*PROBLEMS AND TASKS:*
A) Name every case that the legal text marks as decided in the 8th Circuit.
B) Reproduce the legal text word for word between "A novation can" and "(Revised ed. 1938)", inclusive.

*READING TEXT:*
((
In Employers Liability Asssurance Corporation v. Aresty, supra, the court pointed out that 'refund or adjustment of premium was possible under the express terms of the policy.' See Aetna Life Ins. Co. v. Dunken, 266 U.S. 389, 45 S.Ct. 129, 69 L.Ed. 342, where the court, in recognizing that this type of question 'is a matter not always free from difficulty,' noted that the provisions in the first policy provided for the subsequent change

'The terms of the new policy were fixed when the original policy was made. * * * It was issued not as the result of any new negotiation or agreement but in discharge of pre-existing obligations. It merely fulfilled promises then outstanding; and did not arise from new or additional promises. The result in legal contemplation was not a novation but the consummation of an alternative specifically accorded by, and enforceable in virtue of, the original contract. If the insurance company had refused to issue the second policy upon demand, the insured could have compelled it by a suit in equity for specific performance.' 266 U.S. at 399, 45 S.Ct. at 133.

In Wastun v. Lincoln National Life Ins. Co., 12 F.2d 422, 8 Cir., it was held that a policy for reinstatement should be considered an Indiana contract even though the original policy provided that it could be reinstated if it lapsed but arrearages in premiums must be paid and evidence of insurability satisfactory to the insurer must be provided. The effect was to consider the reinstated policy a new contract. To the same effect see Inter-Southern Life Ins. Co. v. Kleber, 8 Cir., 50 F.2d 154. See also Anno. 3 A.L.R.3rd 646.


A novation can exist according to South Dakota law: 'By the substitution of a new obligation between the same parties, with intent to extinguish the old obligation.' S.D.C. 47.0238. The intent may be inferred from the circumstances. Hyde v. Hyde, 78 S.D. 176, 99 N.W.2d 788. See also City Nat'l Bank of Huron, S.D. v. Fuller, 8 Cir., 52 F.2d 870, 79 A.L.R. 71. See also Williston on Contracts, Vol. 6, 1865 (Revised ed. 1938)
))
*DATA EXTRACT:*
((
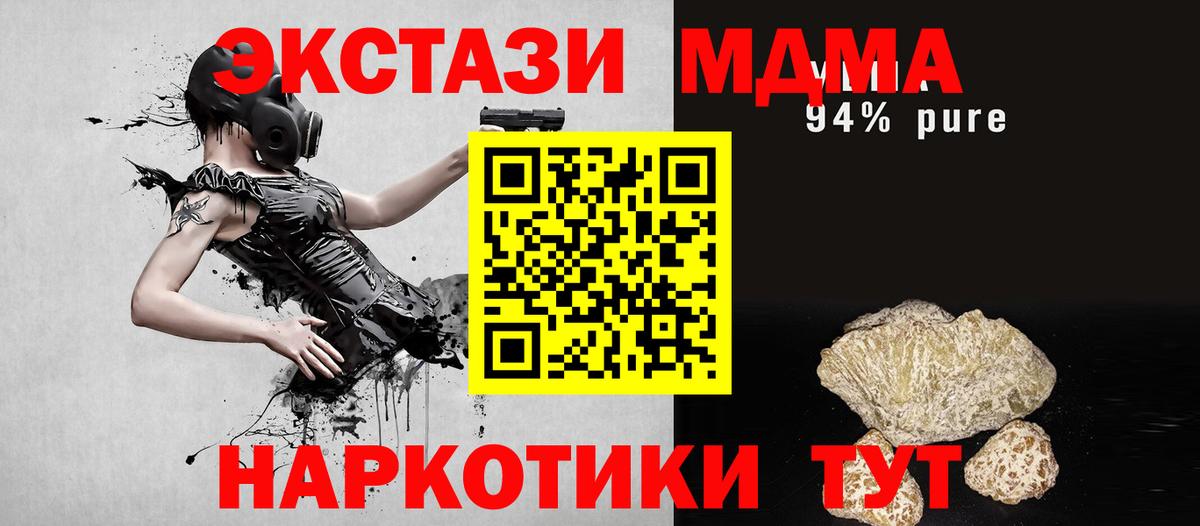 МДМА кристаллы  MDMA crystal  Клинцы 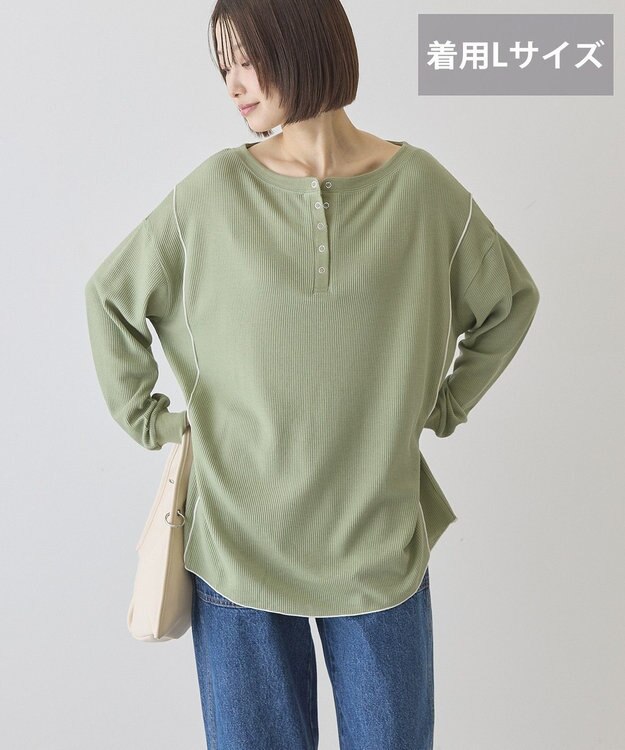 AMERICAN HOLIC 【選べる丈】ヘンリーネックワッフルメロープルオーバー Light Green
))
*REPLIES:*
A)
- Wastun v. Lincoln National Life Ins. Co.
- Inter-Southern Life Ins. Co. v. Kleber
- City Nat'l Bank of Huron, S.D. v. Fuller

B)
A novation can exist according to South Dakota law: 'By the substitution of a new obligation between the same parties, with intent to extinguish the old obligation.' S.D.C. 47.0238. The intent may be inferred from the circumstances. Hyde v. Hyde, 78 S.D. 176, 99 N.W.2d 788. See also City Nat'l Bank of Huron, S.D. v. Fuller, 8 Cir., 52 F.2d 870, 79 A.L.R. 71. See also Williston on Contracts, Vol. 6, 1865 (Revised ed. 1938)